PROBLEMS TO WORK ON
1. Answer these questions using the sea-ice article, giving each answer on its own line with the matching letter.
(a) Which British university worked with the Alfred Wegener Institute researchers?
(b) What does the presence of brassicasterol in the sediments indicate?
(c) On what day will the publication appear in the online edition of Nature Geoscience?
2. Please translate this sentence from the sea-ice article into Spanish: "The presence of brassicasterol in the sediments indicates ice-free periods."
3. Resume the sea-ice article after its last sentence and write on from that point.

SOURCE DOCUMENT
:::

They used a new research method. Based on fossilized algal remains in sediment cores, researchers from the Alfred Wegener Institute for Polar and Marine Research in the Helmholtz Association in collaboration with colleagues from the University Plymouth, Great Britain, worked out a uniform picture of the expansion of sea ice in this area that is particularly important for worldwide climate conditions.
The publication of "Variability of sea-ice conditions in the Fram Strait over the past 30,000 years" will be issued on Sunday October 25th in the online edition of the periodical Nature Geoscience.
The examination of a sediment core from the northern Fram Strait, the only deep-water connection between the central Arctic Ocean and the Atlantic Ocean, provides clues for extreme sea ice fluctuations during the past 30,000 years. "Our reconstructions of the various ice conditions show how drastic the Arctic reacts even to short-term climate fluctuations", explains Juliane Müller, geoscientist at the Alfred Wegener Institute.
By means of fossil organic molecular remains, so-called biomarkers which are contained in the layers of the sediment cores, the researchers were able to verify the dates when the Fram Strait was either ice-covered or ice-free. The biomarker IP25, a complex molecule produced by algae living in the sea ice, was found in varying concentrations in the sediment; it was used as an indicator for the ice cover. A second biomarker called brassicasterol which is produced by algae living in the open water was used as counterpart in the analyses. The presence of brassicasterol in the sediments indicates ice-free periods. The combination of these two parameters enables the researchers to reconstruct different ice conditions.

:::

RECORD EXTRACTS
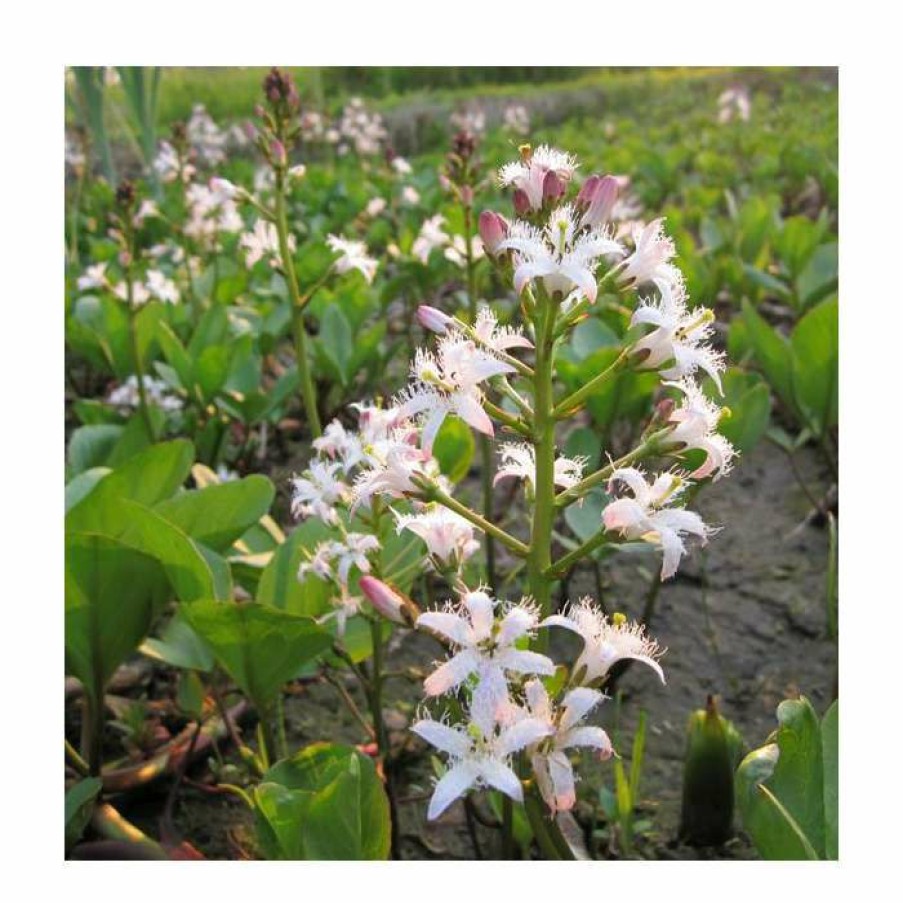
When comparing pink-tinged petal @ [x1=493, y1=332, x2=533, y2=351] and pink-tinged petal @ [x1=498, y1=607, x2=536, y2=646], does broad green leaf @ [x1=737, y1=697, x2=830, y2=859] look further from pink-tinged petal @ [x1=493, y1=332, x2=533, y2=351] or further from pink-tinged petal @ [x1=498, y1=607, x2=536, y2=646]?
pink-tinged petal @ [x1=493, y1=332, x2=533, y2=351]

:::

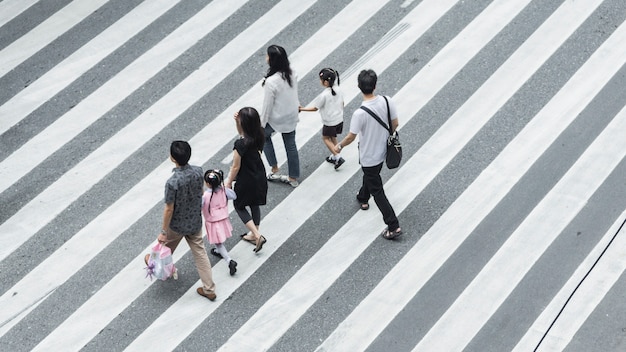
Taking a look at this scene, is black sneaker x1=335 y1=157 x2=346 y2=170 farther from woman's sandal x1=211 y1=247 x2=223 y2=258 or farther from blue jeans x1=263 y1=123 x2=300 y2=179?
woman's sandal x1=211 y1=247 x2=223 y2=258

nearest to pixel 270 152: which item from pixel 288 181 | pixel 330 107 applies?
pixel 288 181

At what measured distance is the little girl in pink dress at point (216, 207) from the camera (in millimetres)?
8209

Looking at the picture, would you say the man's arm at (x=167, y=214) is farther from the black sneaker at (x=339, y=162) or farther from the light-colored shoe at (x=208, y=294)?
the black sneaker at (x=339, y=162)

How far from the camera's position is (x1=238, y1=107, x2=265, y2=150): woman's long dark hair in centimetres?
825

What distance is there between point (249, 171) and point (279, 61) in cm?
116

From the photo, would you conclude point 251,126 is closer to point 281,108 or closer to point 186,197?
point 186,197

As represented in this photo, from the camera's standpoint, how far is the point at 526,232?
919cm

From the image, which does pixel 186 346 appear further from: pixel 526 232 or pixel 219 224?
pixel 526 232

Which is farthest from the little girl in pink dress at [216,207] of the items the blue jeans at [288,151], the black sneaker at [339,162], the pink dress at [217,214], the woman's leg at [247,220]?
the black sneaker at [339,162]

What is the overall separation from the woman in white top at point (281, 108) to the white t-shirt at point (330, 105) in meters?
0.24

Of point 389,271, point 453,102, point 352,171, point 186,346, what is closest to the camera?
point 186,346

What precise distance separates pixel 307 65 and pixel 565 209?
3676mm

:::

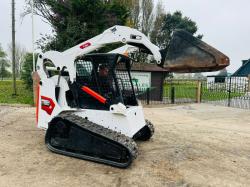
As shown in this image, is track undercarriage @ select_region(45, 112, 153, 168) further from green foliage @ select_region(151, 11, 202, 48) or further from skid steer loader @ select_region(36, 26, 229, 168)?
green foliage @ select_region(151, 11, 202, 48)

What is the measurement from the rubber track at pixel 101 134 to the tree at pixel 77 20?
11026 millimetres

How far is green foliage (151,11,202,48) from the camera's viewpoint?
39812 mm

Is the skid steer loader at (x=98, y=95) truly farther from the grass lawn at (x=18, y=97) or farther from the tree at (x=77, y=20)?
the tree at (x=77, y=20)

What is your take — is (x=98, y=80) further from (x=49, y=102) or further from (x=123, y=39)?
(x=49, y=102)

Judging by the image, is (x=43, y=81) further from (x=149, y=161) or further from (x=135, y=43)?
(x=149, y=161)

:::

EXPECTED RESPONSES
1.
(a) The University Plymouth, Great Britain
(b) Ice-free periods
(c) Sunday October 25th

2. La presencia de brasicasterol en los sedimentos indica períodos sin hielo.

3.
For a period of extremely cold climate conditions, the last glacial maximum of about 20,000 years ago, the absence of these two biomarkers indicates permanent ice cover in the northern Fram Strait. The lasting lack of light and nutrients under the thick ice shield minimized the growth of the ice algae. A short but significant warming of the climate about 15,000 years ago, the early Bølling, caused the Arctic sea ice to melt so far that the Fram Strait remained ice-free during the winter months. The ice marker IP25 is absent in the sediment layers of this period, while the content of brassicasterol is highly increased. The simultaneous occurrence of both biomarkers in sediments of the past 5,000 years, the late Holocene, shows that the strait was only ice-covered during the winter and spring months. This seasonal change between ice-covered and ice-free water surface therefore enabled the growth of both algal species.
The sharp decline of sea ice in the central Arctic with a dramatic minimum in the year 2007 caused alarm in many researchers. "Examinations on natural changes of sea ice extent in times when humans had no impact on the climate have become a focus of numerous international research projects in the Arctic", explains Prof. Dr. Rüdiger Stein, geoscientist at the Alfred Wegener Institute. Arctic sea ice plays an important role in the thermal balance of the oceans. The ice influences among other things the mechanisms of global ocean currents, a circulation propelled by differences in temperature and salt concentration. It is in particular responsible for the mild climate in Europe in the form of the Gulf Stream. One power source of this "heat pump" is located in the Fram Strait.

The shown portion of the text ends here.